→ Excerpt to read:
begin

Asus just made an RTX 5090 with 11 lbs of real gold worth $500,000 — RTX 5090 ROG Astral Gold Edition is the most expensive GPU of all time
Finally, an RTX 5090 I can afford.

If you thought the RTX 5090, one of the best graphics cards, was too cheap and too readily available for the average consumer, then your alternate-dimension wishes have been finally granted. As spotted by X user 孤城Hardware, Asus, who already make some of the most extravagant GPUs on the market, has just shown off an RTX 5090 covered from head to toe in pure gold—a whole 11 lbs (5 kg)of it. The opulent graphics card is officially called the RTX 5090 ROG Astral Real Gold Edition, and it was on display at Bilibili World 2025, now considered the most expensive GPU ever made at $500,000.
For some context, the suggested retail pricing of a standard RTX 5090 is supposed to be $2,000, but it's hard to find them under $3,000, even six months after launch. Arguably Nvidia's premier AIB partner, Asus, makes three variants of the 5090: TUF Gaming, Astral, and Astral LC (liquid-cooled), and today's golden card is based on the quad-fan, air-cooled version of the Astral, which currently goes for around $3500 on Amazon. You don't need to be a mathematician to work out how insane the jump from $3,500 to $500,000 is, but that's what you get when you combine an overpriced GPU with an ultra-valuable commodity to form some type of uber-capitalist apparatus.
ROG exhibited a gold RTX 5090 in China. It used 5kg of gold and weighed 7.2kg in total. pic.twitter.com/YIwyAYUZnpJuly 12, 2025
The gold RTX 5090 weighs a whopping 15.9 lbs (7.2 kg), 11 of which is gold. We can see that everything aside from the fans seems to be made of gold, including the heatsink. To refresh your memory, 2.2 lbs (1 kg) of gold costs roughly $100,000, so the theoretical price for this comes out to half a million dollars, but that doesn't include the base GPU itself. Maybe Asus will feel generous and throw that in as a gift alongside your gold bar; a real one weighs 27.3 lbs (12.4 kg), so this RTX 5090 gets quite close, and it happens to run games as a bonus.

end

→ Task set:
A - According to the gold RTX 5090 article, at which event was the card displayed?
B - From the gold RTX 5090 article, reproduce word for word the passage starting at "Asus just made" and ending at "made at $500,000.".

→ Raw data:
begin

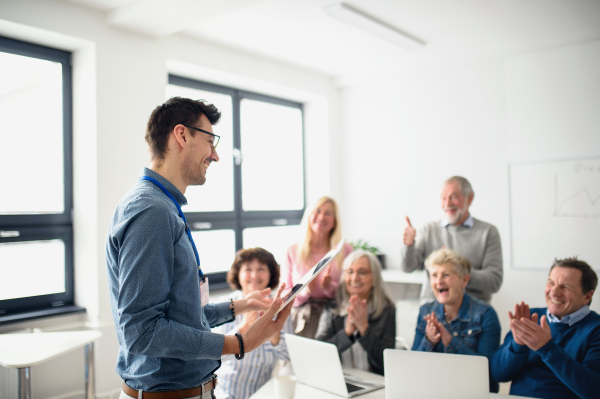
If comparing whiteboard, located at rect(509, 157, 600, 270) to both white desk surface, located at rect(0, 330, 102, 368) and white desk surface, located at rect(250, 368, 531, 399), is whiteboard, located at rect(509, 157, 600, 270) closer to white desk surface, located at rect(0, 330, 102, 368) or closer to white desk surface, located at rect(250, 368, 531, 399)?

end

→ Written responses:
A - Bilibili World 2025

B -
Asus just made an RTX 5090 with 11 lbs of real gold worth $500,000 — RTX 5090 ROG Astral Gold Edition is the most expensive GPU of all time
Finally, an RTX 5090 I can afford.

If you thought the RTX 5090, one of the best graphics cards, was too cheap and too readily available for the average consumer, then your alternate-dimension wishes have been finally granted. As spotted by X user 孤城Hardware, Asus, who already make some of the most extravagant GPUs on the market, has just shown off an RTX 5090 covered from head to toe in pure gold—a whole 11 lbs (5 kg)of it. The opulent graphics card is officially called the RTX 5090 ROG Astral Real Gold Edition, and it was on display at Bilibili World 2025, now considered the most expensive GPU ever made at $500,000.